> [What to produce]:
Please list each line below that contains the word "inches". Matching is case-sensitive.

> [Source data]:
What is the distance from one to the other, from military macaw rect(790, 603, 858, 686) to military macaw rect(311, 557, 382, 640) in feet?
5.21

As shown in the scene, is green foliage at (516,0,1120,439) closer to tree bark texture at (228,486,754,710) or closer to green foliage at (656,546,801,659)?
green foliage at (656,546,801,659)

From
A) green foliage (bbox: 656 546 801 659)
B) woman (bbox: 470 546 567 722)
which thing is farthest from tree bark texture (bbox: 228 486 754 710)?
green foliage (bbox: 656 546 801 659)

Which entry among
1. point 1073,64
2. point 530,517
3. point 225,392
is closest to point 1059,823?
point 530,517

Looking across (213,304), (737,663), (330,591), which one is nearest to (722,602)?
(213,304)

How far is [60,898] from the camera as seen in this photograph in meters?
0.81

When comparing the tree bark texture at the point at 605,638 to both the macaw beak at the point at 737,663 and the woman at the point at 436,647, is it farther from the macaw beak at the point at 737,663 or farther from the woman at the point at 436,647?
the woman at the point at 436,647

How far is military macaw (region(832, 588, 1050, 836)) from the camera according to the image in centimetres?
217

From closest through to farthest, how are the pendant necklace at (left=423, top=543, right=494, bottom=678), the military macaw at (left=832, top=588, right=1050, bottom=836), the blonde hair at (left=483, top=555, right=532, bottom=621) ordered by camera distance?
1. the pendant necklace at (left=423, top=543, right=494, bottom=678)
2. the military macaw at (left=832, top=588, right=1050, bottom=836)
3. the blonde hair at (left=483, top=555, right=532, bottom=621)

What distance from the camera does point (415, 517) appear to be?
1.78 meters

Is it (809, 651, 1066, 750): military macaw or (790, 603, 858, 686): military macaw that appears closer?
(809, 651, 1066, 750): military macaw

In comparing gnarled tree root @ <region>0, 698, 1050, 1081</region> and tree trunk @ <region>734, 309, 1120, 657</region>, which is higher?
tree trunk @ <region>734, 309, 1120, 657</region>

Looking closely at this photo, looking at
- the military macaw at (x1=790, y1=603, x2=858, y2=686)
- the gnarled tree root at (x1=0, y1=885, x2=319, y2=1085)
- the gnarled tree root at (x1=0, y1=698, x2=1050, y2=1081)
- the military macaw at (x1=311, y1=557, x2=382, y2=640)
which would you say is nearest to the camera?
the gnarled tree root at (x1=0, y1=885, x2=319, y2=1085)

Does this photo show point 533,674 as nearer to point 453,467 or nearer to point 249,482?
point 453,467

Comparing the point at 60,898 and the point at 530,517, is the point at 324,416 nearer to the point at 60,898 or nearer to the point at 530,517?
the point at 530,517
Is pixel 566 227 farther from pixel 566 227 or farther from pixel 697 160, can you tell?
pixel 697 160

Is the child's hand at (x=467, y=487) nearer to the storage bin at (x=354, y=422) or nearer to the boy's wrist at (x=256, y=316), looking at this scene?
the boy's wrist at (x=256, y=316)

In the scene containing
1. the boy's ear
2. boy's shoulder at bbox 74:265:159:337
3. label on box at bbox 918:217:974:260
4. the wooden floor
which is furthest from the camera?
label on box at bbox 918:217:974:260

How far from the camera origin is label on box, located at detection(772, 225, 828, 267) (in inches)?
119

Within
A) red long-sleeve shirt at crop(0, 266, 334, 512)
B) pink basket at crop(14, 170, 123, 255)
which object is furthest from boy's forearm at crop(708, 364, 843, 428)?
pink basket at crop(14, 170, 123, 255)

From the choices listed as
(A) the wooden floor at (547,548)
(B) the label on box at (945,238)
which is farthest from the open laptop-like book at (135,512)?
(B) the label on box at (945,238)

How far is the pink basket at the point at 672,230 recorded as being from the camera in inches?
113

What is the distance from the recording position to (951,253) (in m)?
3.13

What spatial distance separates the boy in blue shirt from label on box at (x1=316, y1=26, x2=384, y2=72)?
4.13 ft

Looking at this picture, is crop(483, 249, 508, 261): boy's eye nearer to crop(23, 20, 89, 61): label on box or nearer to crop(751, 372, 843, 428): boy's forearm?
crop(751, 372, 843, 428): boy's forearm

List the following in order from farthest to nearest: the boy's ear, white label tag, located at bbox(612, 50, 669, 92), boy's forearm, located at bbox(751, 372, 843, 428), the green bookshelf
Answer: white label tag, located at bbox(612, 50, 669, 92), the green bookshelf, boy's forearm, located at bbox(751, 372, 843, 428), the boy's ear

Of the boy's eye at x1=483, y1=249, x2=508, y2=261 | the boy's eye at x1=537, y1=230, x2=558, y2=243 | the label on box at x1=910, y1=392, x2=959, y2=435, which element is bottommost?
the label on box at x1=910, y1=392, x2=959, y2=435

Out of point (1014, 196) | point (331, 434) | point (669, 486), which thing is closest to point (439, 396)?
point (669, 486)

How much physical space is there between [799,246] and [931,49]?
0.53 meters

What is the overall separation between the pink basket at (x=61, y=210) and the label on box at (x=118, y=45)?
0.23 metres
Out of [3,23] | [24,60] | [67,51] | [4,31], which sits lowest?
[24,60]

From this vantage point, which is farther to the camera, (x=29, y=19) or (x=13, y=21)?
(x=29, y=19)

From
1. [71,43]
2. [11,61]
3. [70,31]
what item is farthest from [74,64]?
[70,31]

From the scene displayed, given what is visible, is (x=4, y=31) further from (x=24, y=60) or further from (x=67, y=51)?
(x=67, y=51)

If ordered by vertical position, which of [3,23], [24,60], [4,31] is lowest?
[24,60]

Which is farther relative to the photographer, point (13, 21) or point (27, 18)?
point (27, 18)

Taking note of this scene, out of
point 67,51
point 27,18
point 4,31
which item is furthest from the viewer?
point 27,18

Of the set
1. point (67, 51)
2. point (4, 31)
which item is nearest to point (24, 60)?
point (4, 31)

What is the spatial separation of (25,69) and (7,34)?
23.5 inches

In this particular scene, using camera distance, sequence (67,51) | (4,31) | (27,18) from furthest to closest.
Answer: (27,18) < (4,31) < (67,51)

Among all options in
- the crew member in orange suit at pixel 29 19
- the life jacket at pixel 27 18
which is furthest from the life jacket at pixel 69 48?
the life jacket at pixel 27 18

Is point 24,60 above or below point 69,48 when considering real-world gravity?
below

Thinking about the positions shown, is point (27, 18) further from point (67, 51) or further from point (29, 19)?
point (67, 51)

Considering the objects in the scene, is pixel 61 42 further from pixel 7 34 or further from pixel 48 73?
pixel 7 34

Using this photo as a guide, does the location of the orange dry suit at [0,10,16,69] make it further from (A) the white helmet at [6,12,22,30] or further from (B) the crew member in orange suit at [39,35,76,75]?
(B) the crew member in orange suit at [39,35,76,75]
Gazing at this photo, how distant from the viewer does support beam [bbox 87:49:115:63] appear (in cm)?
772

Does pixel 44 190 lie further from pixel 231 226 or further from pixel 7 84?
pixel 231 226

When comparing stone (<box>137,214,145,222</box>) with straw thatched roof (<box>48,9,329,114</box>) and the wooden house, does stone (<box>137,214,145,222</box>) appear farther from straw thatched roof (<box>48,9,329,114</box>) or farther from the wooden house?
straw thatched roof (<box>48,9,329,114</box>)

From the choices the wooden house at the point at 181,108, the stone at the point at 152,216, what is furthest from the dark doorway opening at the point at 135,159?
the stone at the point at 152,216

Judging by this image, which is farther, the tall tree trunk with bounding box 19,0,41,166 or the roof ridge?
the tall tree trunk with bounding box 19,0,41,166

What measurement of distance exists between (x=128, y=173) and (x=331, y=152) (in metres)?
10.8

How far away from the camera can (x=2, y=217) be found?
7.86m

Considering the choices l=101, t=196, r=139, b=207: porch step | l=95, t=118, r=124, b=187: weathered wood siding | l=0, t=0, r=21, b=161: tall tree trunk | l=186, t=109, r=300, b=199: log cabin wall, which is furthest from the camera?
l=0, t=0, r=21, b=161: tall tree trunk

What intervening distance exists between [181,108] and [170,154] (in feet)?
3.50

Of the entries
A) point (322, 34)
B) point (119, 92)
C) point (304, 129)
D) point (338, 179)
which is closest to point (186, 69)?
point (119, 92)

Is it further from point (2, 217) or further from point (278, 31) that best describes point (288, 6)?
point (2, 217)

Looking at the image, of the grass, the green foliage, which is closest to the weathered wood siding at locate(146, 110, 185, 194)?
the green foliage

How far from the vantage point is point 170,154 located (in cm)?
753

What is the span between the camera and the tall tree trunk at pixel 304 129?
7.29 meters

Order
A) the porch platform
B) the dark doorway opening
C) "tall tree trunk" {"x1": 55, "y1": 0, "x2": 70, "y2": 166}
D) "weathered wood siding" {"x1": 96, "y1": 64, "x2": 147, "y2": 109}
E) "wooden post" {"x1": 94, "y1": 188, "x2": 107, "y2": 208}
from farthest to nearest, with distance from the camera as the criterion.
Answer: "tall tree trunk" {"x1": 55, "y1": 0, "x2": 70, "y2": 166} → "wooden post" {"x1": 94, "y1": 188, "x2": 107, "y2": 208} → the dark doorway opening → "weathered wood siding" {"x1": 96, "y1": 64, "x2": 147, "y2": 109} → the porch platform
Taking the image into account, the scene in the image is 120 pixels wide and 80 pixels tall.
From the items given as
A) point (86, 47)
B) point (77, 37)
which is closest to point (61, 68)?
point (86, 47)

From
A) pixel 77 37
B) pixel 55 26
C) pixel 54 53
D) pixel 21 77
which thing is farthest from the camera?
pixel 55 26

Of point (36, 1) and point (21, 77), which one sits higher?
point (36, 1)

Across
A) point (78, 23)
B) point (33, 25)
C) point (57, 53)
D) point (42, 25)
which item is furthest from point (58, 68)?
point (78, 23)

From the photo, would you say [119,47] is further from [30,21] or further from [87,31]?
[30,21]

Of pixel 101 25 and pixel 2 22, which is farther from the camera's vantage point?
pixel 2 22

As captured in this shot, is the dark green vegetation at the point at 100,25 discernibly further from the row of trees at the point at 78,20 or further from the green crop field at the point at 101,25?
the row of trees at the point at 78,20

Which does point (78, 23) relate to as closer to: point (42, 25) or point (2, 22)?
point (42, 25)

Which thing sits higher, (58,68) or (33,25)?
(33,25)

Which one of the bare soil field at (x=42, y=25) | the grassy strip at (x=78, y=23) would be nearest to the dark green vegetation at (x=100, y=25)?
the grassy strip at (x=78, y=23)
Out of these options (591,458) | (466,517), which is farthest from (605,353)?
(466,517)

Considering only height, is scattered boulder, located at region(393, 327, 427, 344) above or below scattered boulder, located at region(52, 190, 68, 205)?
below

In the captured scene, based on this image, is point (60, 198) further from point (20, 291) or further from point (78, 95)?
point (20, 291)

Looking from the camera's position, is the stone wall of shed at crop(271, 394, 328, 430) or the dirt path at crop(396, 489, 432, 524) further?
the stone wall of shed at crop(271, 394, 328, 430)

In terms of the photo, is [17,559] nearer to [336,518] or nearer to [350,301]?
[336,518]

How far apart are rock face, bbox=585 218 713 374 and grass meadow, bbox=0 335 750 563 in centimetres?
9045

> [Written answer]:
How far from the camera origin is label on box, located at detection(772, 225, 828, 267) (in inches)?
How far is the pink basket at the point at 672,230 recorded as being from the camera in inches?
23.5 inches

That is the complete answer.